During dotCSS 2019, Sarah Dayan made a compelling—if, in summary a flawed argument “In Defense of Utility-First CSS”. There’s certainly room for us to reflect and also to counter with some concerns.
Sarah argues that utility-first has advantages over our grooming toward semantic CSS and its enhancement with BEM CSS writing styles. These add weight to the performance of pages. The Utility-First CSS strategy she supports is more akin to those wantanly waffley atomic style strings found in older-generation frameworks like Bootstrap.
There’s a moment of epiphany within her talk and I am close to being bought in. Then her confidence fades and wanes into an almost apologetic summary left open to the audience to run away with: a caveat to keep your options open. “Most importantly [do the best] for the users”. I am not sure where that fitted into the argument?
Here’s an example snippet from the video:
<h4 class="text-lg text-grey-dark">
That’s acceptable. How about?
<h4 class="text-margin-tall text-padding-wide text-lg text-grey-dark text-shadow text-centered">
Now imagine we want the H4 class to display without the “text-shadow” class. We’d need to update all instances of H4 with that class. It’s not always an easy or automated task across a large platform? And when we update the color from “text-grey-dark” (shared with seven other elements in our forms) to orange? Automating that could be far more strain?

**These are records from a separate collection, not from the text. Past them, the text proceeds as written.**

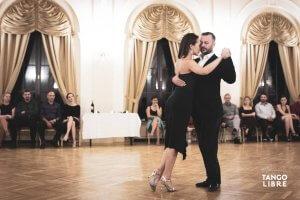 Online-ferfi-tango-technika-endre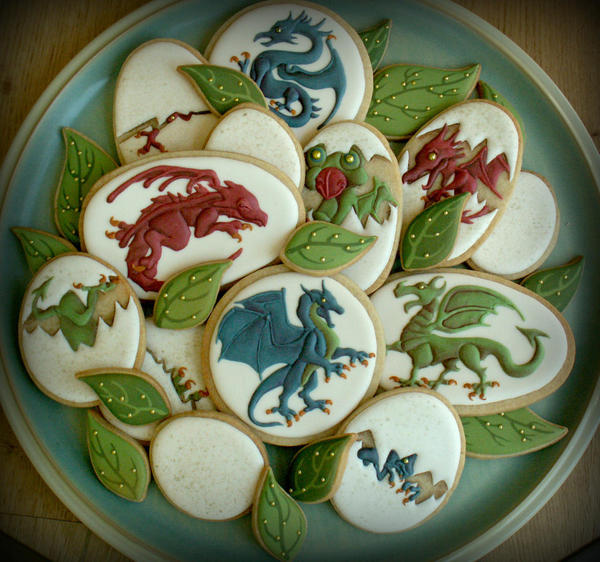Dragon Platter - Lucy at Honeycat Cookies - 3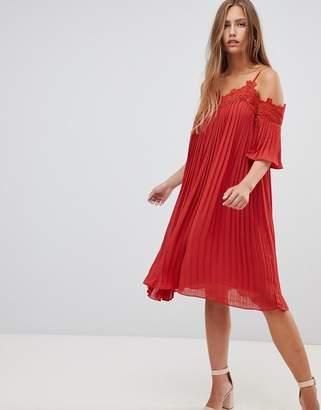 Gilli cold shoulder pleated midi dress with crochet trim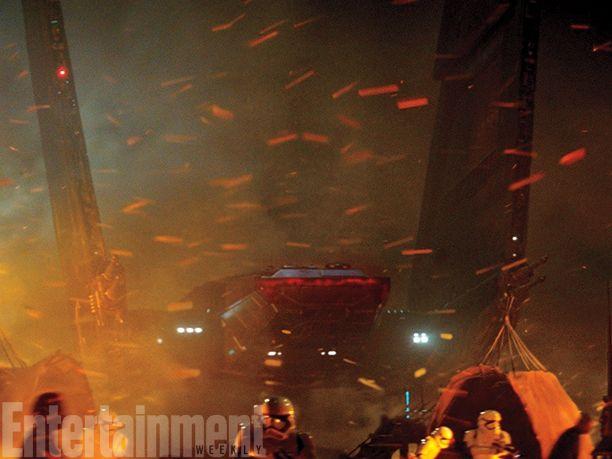 <strong><em>Star Wars: The Force Awakens</em></strong> Photo 13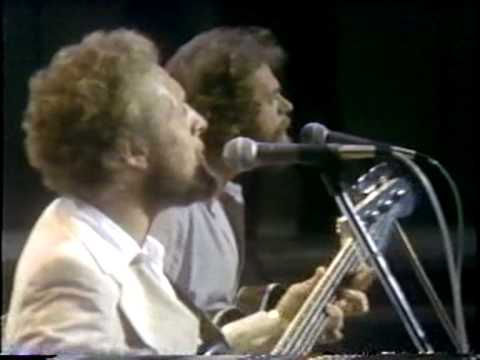 CUT THE CAKE / AVERAGE WHITE BAND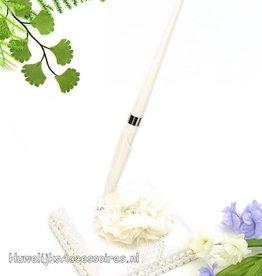 Gasten pen met houder en grote stof bloem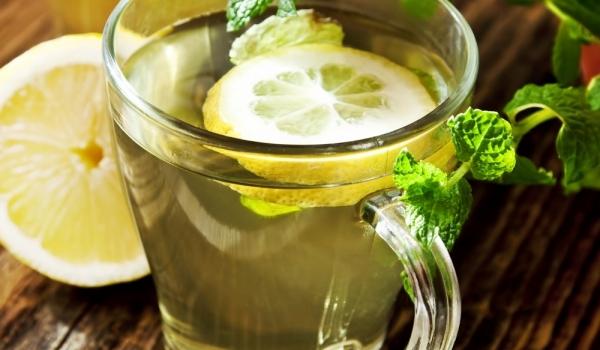 4-bonnes-raisons-de-boire-du-jus-de-citron-tous-les-matins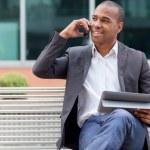 アフロ アメリカンのマネージャー、ベンチに座っていると電話をかけ — ストック写真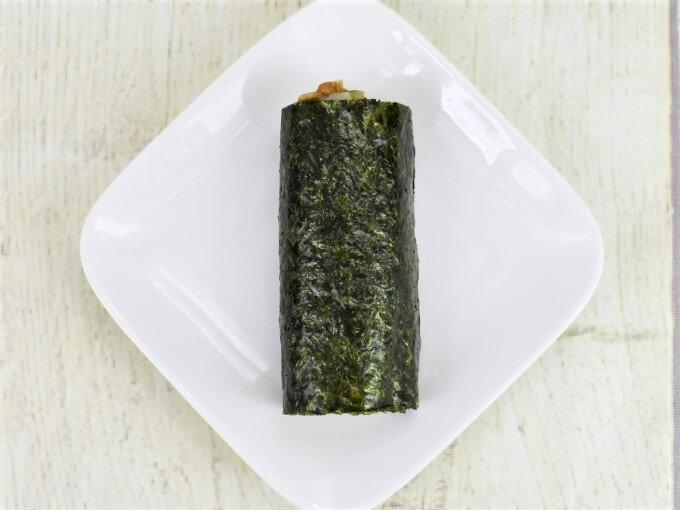 パッケージから取り出した「手巻寿司 ツーンと辛い! わさび納豆巻」の画像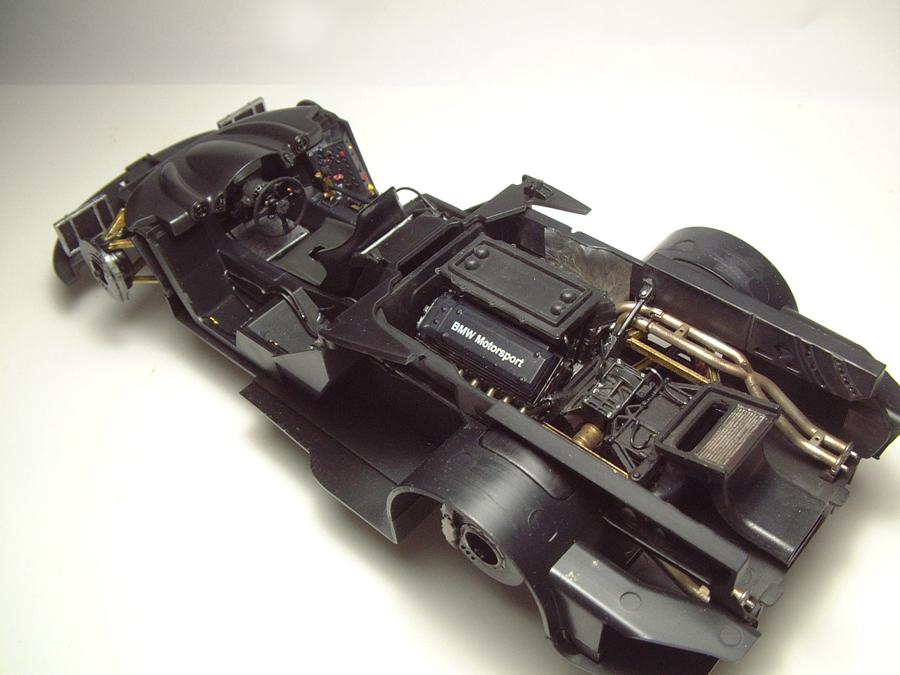 """Mc Laren F1 GTR """"Le Mans 97"""" - 1/24e [Aoshima] DNCDJb-mclaren-interieur7"""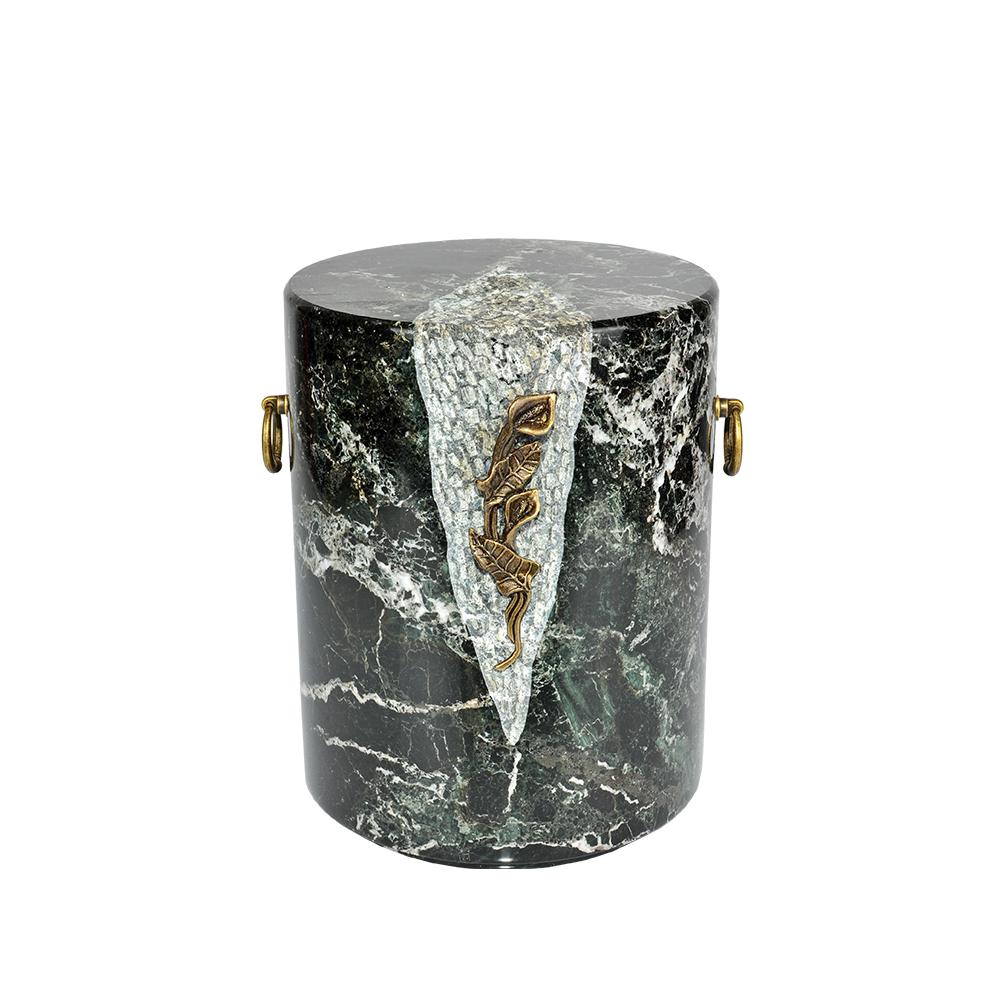 Urna kamienna ze zdobieniem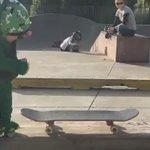RT jika korang rasa budak main skateboard ni comelllll. 😍 https://t.co/e4M9UAyxrr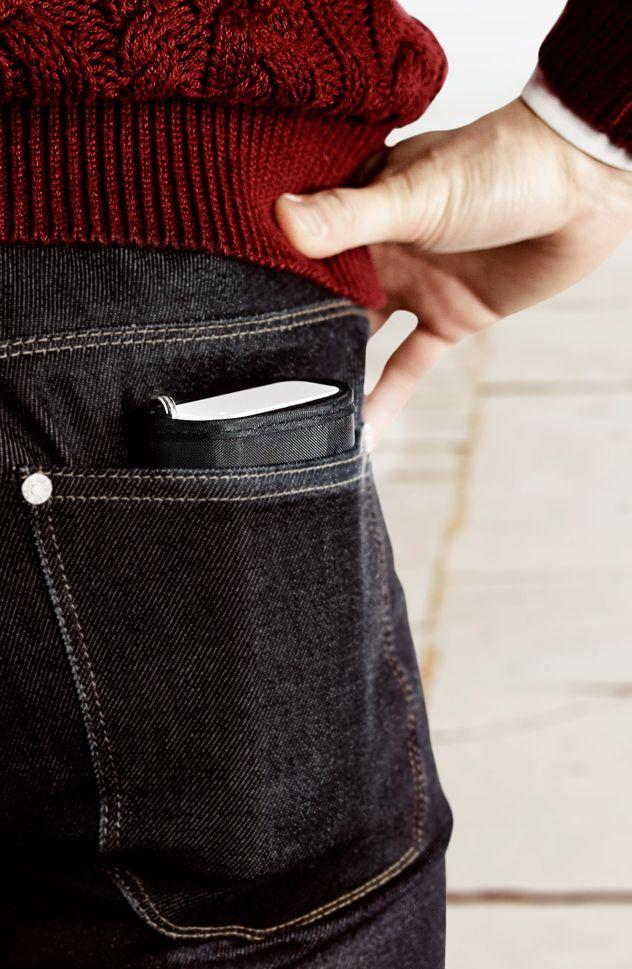 QardioARM Blutdruck-Monitor - Wireless Medizinisches Oberarm-Blutdruckmessgerät im ultra kompakten Design Qardio passt in jede Hosen- und Jackentasche.                                                                                           Dezent, unaufdringlich mit bestechendem Design.   Die dem Qardio ARM zugrunde liegende Idee ist es, ein präzises, medizinisches Gerät mit der Eleganz schöner Gebrauchsgegenstände sowie intuitiver Handhabung zu verbinden. Ei ...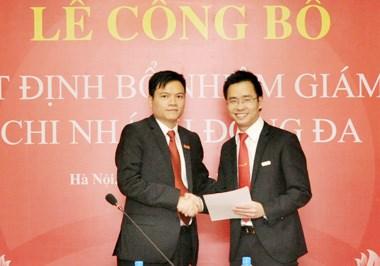 Ủy viên HĐQT VietinBank Phạm Huy Thông trao quyết định bổ nhiệm Giám đốc Chi nhánh Đống Đa cho ông Nguyễn Như Dương.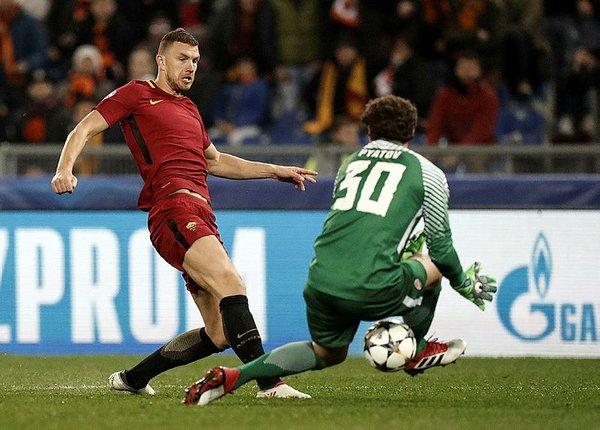 Şampiyonlar Ligi'nde Cengiz ve Roma turladı, Sevilla tarih yazdı!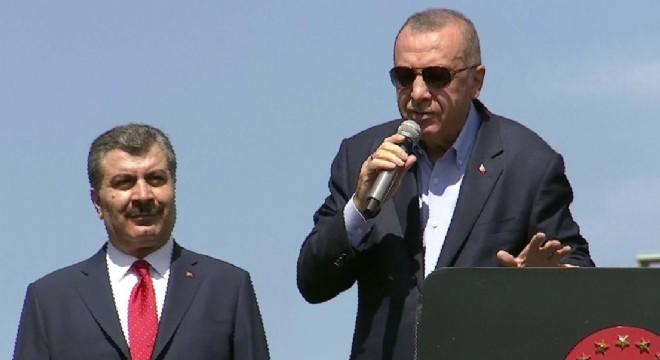 Cumhurbaşkanı Erdoğan, Mursi'nin vefatı dolayısıyla yaptığı değerlendirmede, 'Hanımına defni göstermiyorlar. İki oğlu ile defnediyorlar. Niye korkuyorsunuz. Siz işte bu tür şehitlerden korkarsınız. Korkaklar için de yaşasın cehennem. ' dedi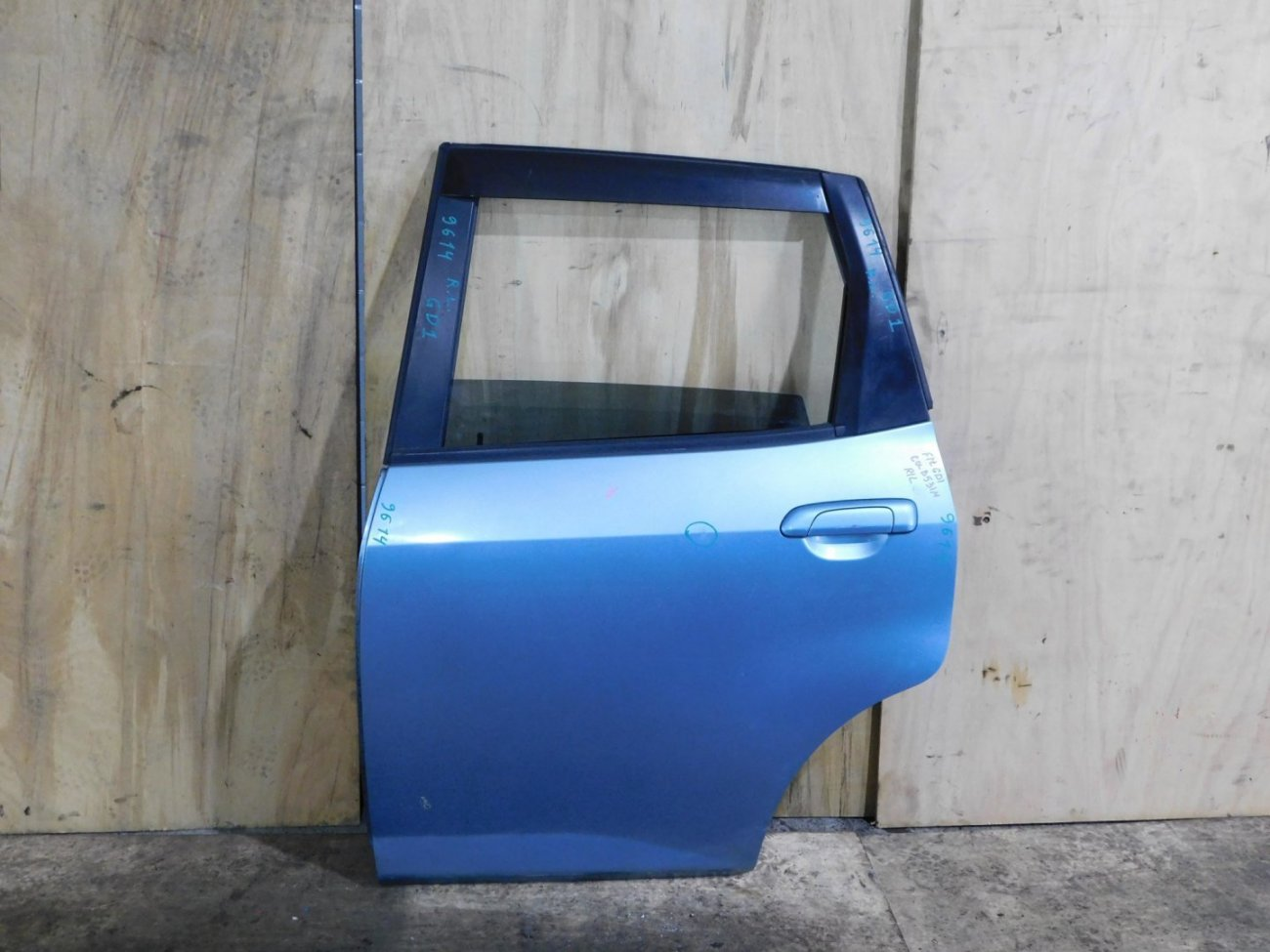 Дверь Honda Fit GD1 задняя левая (б/у)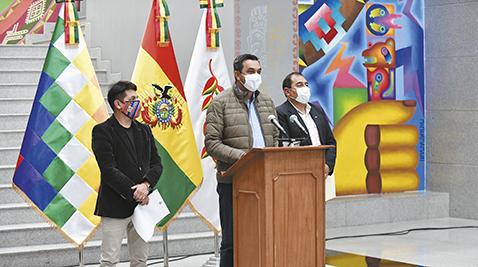 Gobierno-espera-reunion-de-Jeanine-Ánez-y-Luis-Arce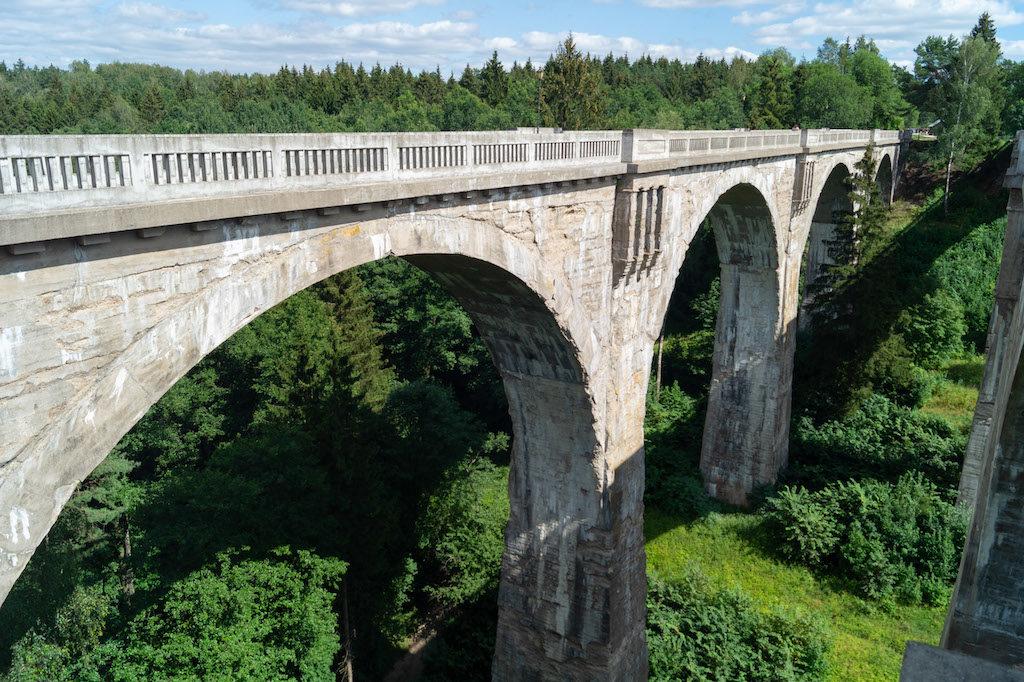 Pociąg jeździł tylko po moście starszym (północnym), który widoczny jest na tym zdjęciu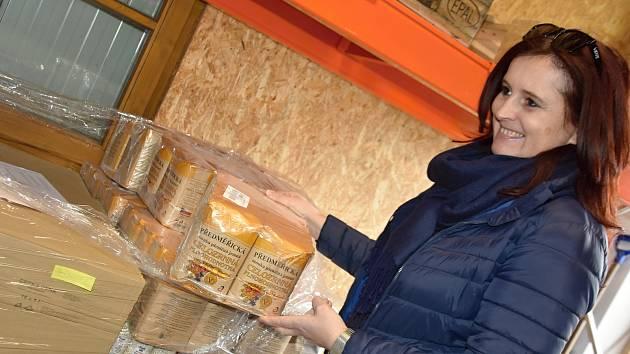 Potravinová banka Pardubického kraje se chystá na balíky potravin, které získají při Národní potravinové sbírce v sobotu 11. listopadu.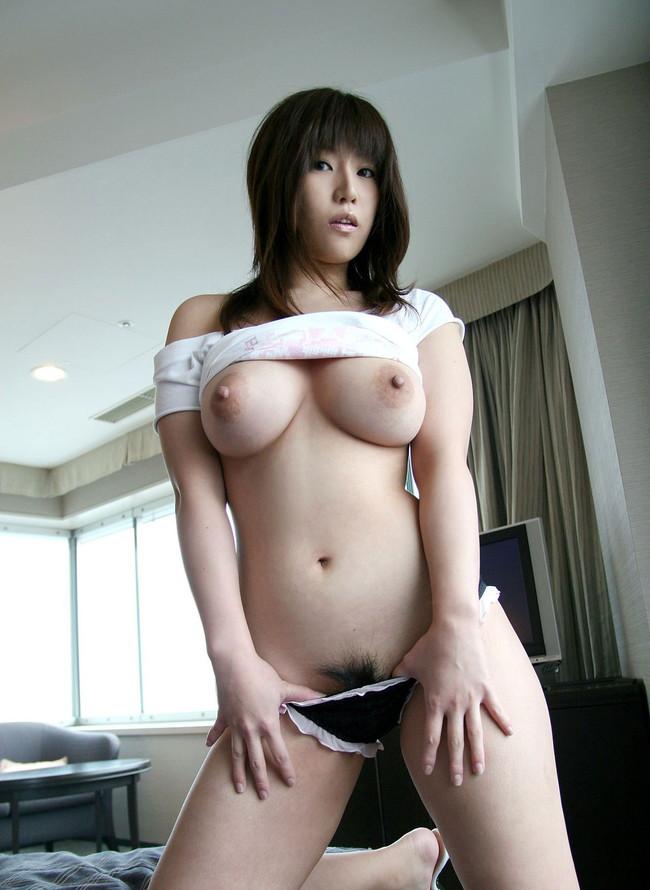 【おっぱい】衣類を脱ぎかけてこちらを誘惑してくるお姉さんのエロ画像!【30枚】 01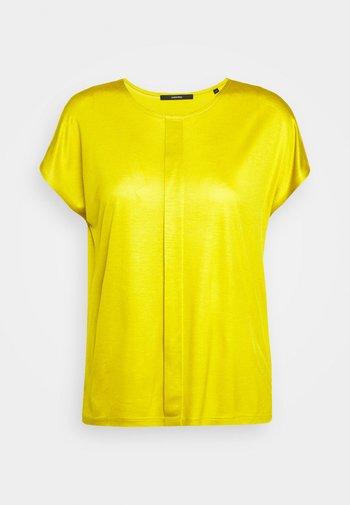 KUSANA - Jednoduché triko - golden green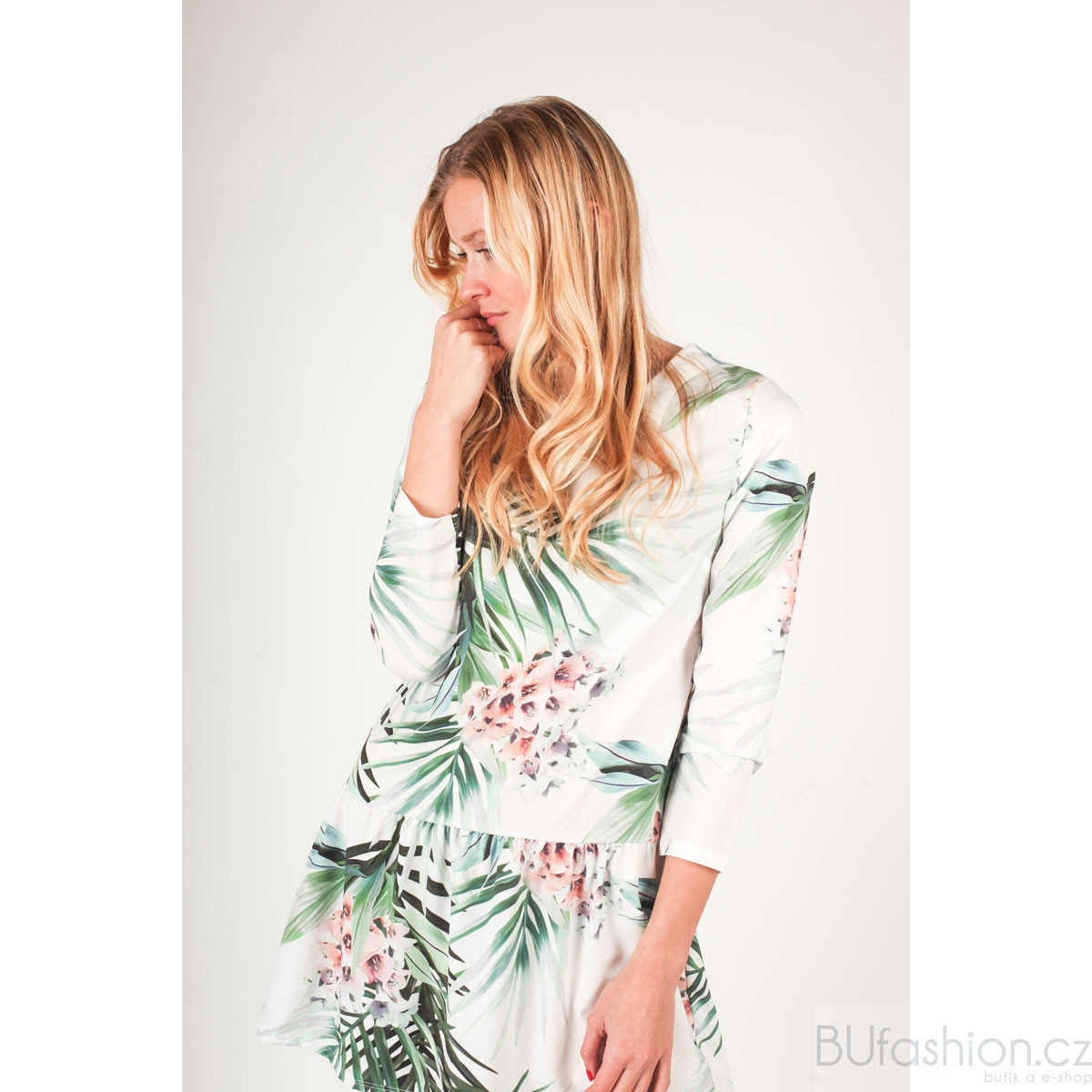 Saténové šaty se vzory palmových listů 0835503f6a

I’m going to watch how this takes off as I do reserve the idea that updating a platform’s brand—for example when bought by a bigger brand, it could be far more effort than for strategies that fully separate HTML and CSS concerns.
That said, Sarah’s demonstrations did make sound sense? I seem to have one leg either side of a fence. Perhaps, as with so many decisions in design, it depends?